The theme is still heavily tied into my own personal site, so I'll need to generalize it before I can post any source.
Team Foundation Server 2015 Migration
At Elliott, we use continuous integration builds for all of our in-house software. Previously, this was done using TFS 2012's XAML-style builds, where a XAML workflow would build the solution using MSBuild, and then call a custom assembly for deployment.
Build Status Page
Click here for a semi-functional mockup
I was dissatisfied with built in build status page, which displays all builds in the order they completed, with no option to view the latest of each build. Meaning there is no way to quickly determine if a given build script is currently passing or failing. Using the TFS 2015 REST APIs, I created my own build status page with the following features:
- The status of all builds across all team projects are visible on one page, with team projects separated into a tabbed view.
- Failed builds are highlighted and displayed at the top of the page, to immediately determine which builds are failing.
- Error logs from failed builds can be displayed in a modal view, which gives a quick overview of what might be causing the build to fail.
- Build entries have links to the definition, the latest build, and the relevant changeset.
Perhaps the best feature is a carryover from a previous build status page, written before I started: a database is maintained with the latest "breaking" changeset, i.e. the first changeset in the latest line of failed builds. Using this database, failed builds display not the changeset that queued the latest build, but the changeset that actually broke the build.
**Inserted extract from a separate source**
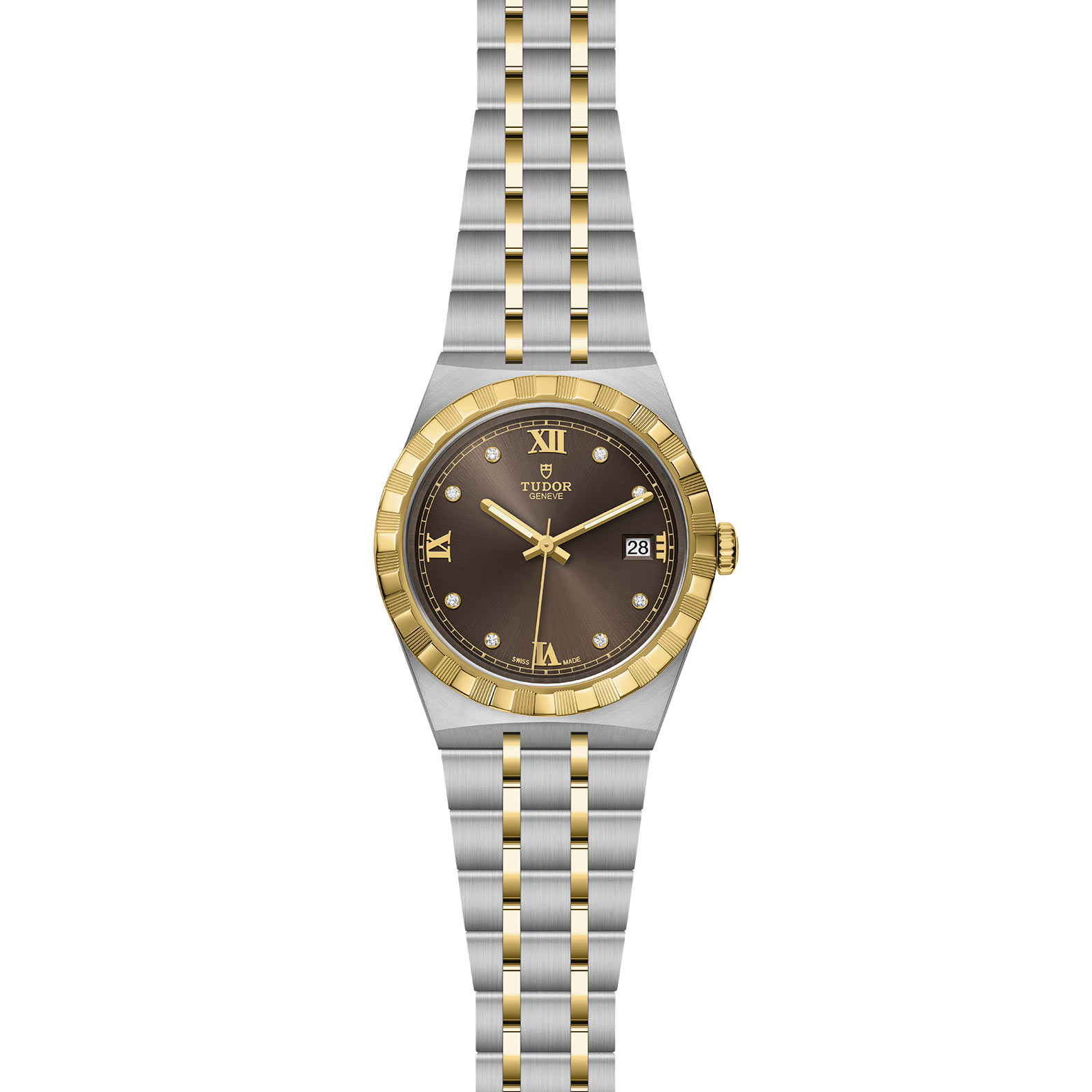 TUDOR Royal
The new build status page is implemented in Knockout.js, using jQuery ajax to call the TFS API, with Twitter's Bootstrap framework for quick styling. More information on the build migration and screenshots of the build status page will likely be posted soon.
Compiler Project (Organization of Programming Languages)
The compiler project was a two-part lab (only the second iteration is hosted on GitHub) wherein we created a language and specified a context-free grammar, based on a simple description of the language requirements given to us. From there, we implemented a simple interpreter in two parts:
- the scanner, which reads the input programs and returns a sequence of tokens
- the parser, which reads the tokens, and runs the code line by line, generating an error list if necessary
Operating System Labs
This was a 5-part assignment spanning the duration of the semester wherein various topics related to operating system design were explored. The topics for each lab were:
- Machine/Operating System Overview
- Virtual Memory/Paging
- Process Scheduling
- File Management
To implement these labs, we had to build a simple virtual hardware program, based on the professor's specifications, and then build a simple operating system to run on top of our "hardware." The operating system itself was implemented in the higher-level language as well, though the hardware system does include an ISA, "memory" (16-bit words, 256 words of memory total), and a "hard disk." Thus, users of the operating system may run programs that actually do execute on the "hardware" system, not directly in the higher-level language it was written in.
The GitHub repository has all five versions of the lab, with each version saved as a release, including all source code and a copy of the report submitted for grading.